(Dataset rows)
+ + + + + + +
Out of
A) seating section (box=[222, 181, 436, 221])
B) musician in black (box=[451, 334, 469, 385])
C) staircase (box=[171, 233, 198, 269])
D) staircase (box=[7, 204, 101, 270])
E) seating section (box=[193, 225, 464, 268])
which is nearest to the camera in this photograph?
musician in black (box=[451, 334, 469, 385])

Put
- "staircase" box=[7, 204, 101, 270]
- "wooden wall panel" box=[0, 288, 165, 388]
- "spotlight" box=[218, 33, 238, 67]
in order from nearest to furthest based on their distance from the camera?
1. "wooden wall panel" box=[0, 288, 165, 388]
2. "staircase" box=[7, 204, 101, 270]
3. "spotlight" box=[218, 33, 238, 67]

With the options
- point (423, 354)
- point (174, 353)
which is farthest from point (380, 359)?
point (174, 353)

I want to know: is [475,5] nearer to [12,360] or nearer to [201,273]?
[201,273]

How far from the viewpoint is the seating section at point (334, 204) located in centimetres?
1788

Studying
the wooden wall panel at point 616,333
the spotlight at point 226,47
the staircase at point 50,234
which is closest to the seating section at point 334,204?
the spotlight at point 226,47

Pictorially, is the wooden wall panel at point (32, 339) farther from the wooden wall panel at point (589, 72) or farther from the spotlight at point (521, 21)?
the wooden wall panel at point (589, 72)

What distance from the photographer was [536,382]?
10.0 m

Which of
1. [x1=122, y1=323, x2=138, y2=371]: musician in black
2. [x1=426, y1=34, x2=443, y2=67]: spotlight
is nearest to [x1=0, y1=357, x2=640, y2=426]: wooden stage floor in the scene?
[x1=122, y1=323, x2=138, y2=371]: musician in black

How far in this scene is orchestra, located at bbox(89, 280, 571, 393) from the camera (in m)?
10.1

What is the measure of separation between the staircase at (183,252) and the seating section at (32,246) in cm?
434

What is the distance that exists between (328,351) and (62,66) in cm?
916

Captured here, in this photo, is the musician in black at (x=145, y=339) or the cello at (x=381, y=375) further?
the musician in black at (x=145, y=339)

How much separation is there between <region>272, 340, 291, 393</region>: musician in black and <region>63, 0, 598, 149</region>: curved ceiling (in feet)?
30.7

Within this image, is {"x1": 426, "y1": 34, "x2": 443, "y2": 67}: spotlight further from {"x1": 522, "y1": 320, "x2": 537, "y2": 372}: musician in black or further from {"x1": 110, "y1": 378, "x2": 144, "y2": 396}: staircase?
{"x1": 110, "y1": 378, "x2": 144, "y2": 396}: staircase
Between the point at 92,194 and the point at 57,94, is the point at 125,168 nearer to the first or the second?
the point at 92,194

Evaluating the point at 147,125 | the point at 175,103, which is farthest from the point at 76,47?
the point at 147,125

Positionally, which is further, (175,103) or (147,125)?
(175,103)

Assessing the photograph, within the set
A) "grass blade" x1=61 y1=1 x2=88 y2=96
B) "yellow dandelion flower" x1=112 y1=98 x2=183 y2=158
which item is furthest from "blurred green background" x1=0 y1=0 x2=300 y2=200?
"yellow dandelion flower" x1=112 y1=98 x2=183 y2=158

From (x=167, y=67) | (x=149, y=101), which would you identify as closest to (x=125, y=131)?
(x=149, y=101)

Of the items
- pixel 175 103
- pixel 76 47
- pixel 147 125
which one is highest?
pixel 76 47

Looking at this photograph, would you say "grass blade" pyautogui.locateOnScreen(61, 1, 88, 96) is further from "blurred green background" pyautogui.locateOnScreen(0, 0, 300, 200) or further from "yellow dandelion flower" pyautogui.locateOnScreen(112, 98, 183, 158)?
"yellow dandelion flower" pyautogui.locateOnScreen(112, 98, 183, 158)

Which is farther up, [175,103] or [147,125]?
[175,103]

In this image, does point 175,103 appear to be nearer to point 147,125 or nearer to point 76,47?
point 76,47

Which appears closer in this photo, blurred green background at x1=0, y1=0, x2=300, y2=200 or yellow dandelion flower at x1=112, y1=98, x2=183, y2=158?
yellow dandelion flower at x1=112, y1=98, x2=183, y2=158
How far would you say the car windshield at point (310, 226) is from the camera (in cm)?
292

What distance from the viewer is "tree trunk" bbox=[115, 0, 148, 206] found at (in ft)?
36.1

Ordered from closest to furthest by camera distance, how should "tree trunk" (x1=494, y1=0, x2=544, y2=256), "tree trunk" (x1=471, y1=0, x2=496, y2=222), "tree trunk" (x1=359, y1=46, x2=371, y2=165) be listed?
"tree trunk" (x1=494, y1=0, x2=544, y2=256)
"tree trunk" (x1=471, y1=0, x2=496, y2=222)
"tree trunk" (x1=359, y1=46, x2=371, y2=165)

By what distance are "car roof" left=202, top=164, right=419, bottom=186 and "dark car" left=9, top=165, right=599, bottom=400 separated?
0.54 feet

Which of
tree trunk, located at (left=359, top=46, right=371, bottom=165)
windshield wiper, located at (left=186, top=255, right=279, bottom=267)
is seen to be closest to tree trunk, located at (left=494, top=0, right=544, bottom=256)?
+ + + + + + +
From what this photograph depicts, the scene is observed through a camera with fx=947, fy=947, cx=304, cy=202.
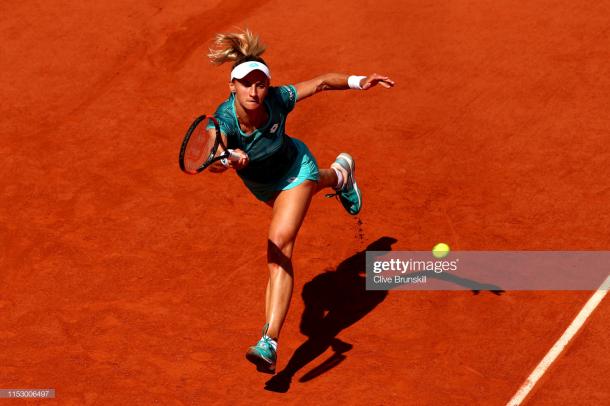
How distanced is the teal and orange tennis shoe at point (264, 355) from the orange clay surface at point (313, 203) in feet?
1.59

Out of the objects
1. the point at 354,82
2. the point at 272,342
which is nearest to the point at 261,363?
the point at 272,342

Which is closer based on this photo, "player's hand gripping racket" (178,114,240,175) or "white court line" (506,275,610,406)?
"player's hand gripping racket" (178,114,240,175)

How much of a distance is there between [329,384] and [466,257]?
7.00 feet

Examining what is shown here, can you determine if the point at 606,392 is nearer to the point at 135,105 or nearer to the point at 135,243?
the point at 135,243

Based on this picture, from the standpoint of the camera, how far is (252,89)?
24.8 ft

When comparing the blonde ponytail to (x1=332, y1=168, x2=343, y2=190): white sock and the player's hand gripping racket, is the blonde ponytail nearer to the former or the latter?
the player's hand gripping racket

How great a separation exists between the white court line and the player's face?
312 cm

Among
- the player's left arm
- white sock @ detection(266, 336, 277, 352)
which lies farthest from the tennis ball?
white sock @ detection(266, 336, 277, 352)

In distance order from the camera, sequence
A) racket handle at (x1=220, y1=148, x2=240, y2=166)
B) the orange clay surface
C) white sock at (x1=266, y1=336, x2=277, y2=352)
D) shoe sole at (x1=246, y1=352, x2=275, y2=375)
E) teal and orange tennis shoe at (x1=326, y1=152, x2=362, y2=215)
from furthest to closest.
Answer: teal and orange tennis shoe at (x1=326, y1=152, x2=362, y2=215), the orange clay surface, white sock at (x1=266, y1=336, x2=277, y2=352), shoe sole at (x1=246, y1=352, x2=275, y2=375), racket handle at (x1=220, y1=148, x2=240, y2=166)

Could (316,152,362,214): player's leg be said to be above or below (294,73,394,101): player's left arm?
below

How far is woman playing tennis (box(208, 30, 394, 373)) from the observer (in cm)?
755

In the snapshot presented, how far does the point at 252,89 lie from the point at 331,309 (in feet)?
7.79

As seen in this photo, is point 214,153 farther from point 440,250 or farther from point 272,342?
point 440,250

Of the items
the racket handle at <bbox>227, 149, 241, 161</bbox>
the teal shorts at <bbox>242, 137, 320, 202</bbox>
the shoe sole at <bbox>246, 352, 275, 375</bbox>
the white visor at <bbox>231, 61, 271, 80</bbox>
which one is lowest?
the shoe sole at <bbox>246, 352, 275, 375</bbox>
+ + + + + + +
* **Aim of the task**
Identify each line in the entries above that contains the word "seen", and reproduce every such line in full.

* **Written response**
is seen to be closest to tree trunk, located at (left=494, top=0, right=544, bottom=256)?
As seen in this photo, is point 214,153 farther from point 440,250 or farther from point 272,342?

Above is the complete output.